So SPEED is going away from cars and racing shows. Really! I thought they already had. SPEED has been a joke way too long and so has FOX Network. Speed has so few shows I want to even concider watching these days, and ESPN basically covers Football, Basketball, and Baseball. Sure they throw in a few other things but for the most part it isn't Everything SPorts Network anymore. Throw in FOX's news which isn't news anymore but political affirmation TV and my conclusion is FOX is not relevant to my needs anymore.
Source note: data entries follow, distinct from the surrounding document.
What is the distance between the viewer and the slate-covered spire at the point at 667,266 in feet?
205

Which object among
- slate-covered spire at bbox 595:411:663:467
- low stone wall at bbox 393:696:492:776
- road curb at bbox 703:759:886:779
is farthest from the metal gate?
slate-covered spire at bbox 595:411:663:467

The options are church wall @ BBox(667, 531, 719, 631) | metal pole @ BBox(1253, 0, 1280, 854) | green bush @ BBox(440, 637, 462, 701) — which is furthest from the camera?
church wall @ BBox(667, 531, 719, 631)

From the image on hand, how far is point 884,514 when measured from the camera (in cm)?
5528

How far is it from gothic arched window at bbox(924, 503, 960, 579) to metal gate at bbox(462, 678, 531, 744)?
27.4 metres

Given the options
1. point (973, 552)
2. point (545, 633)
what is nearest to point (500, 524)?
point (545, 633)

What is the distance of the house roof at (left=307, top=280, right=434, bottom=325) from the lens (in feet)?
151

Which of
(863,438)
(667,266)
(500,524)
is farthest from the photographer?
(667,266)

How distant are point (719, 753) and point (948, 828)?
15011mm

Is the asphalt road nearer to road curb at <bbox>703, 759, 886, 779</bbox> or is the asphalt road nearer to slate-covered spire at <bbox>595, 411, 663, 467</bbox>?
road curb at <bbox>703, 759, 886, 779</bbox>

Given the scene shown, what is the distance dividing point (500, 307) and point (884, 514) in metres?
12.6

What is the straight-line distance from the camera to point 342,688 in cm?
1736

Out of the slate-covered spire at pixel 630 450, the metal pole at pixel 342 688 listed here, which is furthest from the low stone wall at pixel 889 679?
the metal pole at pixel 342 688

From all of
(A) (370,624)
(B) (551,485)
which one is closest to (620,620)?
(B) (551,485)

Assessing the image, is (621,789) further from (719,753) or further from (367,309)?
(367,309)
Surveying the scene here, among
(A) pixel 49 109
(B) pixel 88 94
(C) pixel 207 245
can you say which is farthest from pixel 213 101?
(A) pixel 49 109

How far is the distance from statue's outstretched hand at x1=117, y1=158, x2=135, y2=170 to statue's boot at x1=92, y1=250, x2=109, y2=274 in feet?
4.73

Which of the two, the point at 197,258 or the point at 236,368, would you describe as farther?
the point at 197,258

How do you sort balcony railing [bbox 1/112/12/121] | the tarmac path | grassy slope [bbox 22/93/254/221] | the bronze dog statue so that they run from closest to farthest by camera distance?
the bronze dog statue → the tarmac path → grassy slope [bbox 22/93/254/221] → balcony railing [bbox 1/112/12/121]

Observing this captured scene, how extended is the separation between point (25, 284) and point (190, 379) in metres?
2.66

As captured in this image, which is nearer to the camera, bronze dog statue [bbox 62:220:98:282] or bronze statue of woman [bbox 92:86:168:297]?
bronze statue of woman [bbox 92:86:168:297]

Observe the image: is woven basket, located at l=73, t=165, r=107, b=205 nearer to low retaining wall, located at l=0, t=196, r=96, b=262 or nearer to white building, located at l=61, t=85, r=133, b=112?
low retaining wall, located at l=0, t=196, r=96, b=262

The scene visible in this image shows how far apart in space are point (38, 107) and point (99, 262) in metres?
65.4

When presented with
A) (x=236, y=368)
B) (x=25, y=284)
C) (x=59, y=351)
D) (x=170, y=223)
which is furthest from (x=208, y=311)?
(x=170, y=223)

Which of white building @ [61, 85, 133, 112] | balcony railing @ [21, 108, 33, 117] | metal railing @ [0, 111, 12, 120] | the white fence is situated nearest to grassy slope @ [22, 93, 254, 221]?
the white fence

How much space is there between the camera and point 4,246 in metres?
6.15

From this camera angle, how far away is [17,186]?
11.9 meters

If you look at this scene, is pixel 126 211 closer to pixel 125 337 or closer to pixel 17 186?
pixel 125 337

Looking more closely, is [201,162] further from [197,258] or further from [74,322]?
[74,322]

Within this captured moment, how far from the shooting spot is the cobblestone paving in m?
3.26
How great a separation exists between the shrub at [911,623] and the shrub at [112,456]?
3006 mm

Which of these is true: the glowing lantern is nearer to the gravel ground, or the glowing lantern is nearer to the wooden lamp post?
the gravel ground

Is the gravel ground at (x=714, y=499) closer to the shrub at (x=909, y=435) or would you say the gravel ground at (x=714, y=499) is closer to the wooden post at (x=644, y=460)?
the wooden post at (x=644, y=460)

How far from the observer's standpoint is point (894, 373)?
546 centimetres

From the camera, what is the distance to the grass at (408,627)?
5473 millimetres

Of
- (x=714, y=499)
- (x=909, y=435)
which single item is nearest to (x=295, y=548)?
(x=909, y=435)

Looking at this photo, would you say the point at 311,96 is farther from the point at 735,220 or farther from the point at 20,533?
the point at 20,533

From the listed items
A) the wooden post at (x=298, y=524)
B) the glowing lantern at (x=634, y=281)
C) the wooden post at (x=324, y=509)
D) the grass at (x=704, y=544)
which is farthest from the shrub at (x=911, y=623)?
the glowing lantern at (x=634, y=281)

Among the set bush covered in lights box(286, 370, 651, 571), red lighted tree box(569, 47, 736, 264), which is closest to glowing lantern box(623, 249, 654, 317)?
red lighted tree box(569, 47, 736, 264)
Here is the news about SPEED:
The live coverage of the Barrett-Jackson Scottsdale auction that many in the collector-car community look forward to every January may be coming to an end, at least in its current form on SPEED TV. It’s an open secret in the broadcast cable industry that Fox Sports, which owns SPEED, plans to transition the auto- and motorsports-focused network into a new all-sports channel, tentatively called Fox Sports 1, possibly by the end of this summer.
Industry sources view the plan as a bid to change SPEED, which reaches 81 million households, into a direct competitor to ESPN. Fox Sports has been showing sports marketing executives a video outlining the new channel’s content, built around existing Fox rights agreements with the NFL, Major League Baseball, NASCAR, NCAA basketball and football, and the Ultimate Fighting Championship.
We reached out to Fox Sports executives to comment on their plans and received no reply to our email inquiries. However, we did receive some interesting information from Sports Business Daily, which, like Hemmings, is a unit of American City Business Journals, based in Charlotte. Last month, SBD reporter Tripp Mickle filed a story on the uncertainty faced by racing organizations, including the World of Outlaws, Lucas Oil Off Road Racing and AMA Pro Flat Track, about their immediate broadcast future. Mickle’s story quoted NHRA president Tom Compton as predicting that smaller or grassroots racing may end up being squeezed out by bigger players like NASCAR. Lucas Oil bought its own cable channel, MavTV, last year, but so far, it’s only in 6 million homes.
Where the changes may leave Barrett-Jackson remains to be seen – Barrett-Jackson declined to comment on the topic. However, it’s worth pointing out that television coverage has become a vital factor in Barrett-Jackson’s success over the last decade (indeed, Mecum has adopted the strategy by airing its auctions on the Velocity channel), so we don’t see Barrett-Jackson foregoing television coverage any time soon.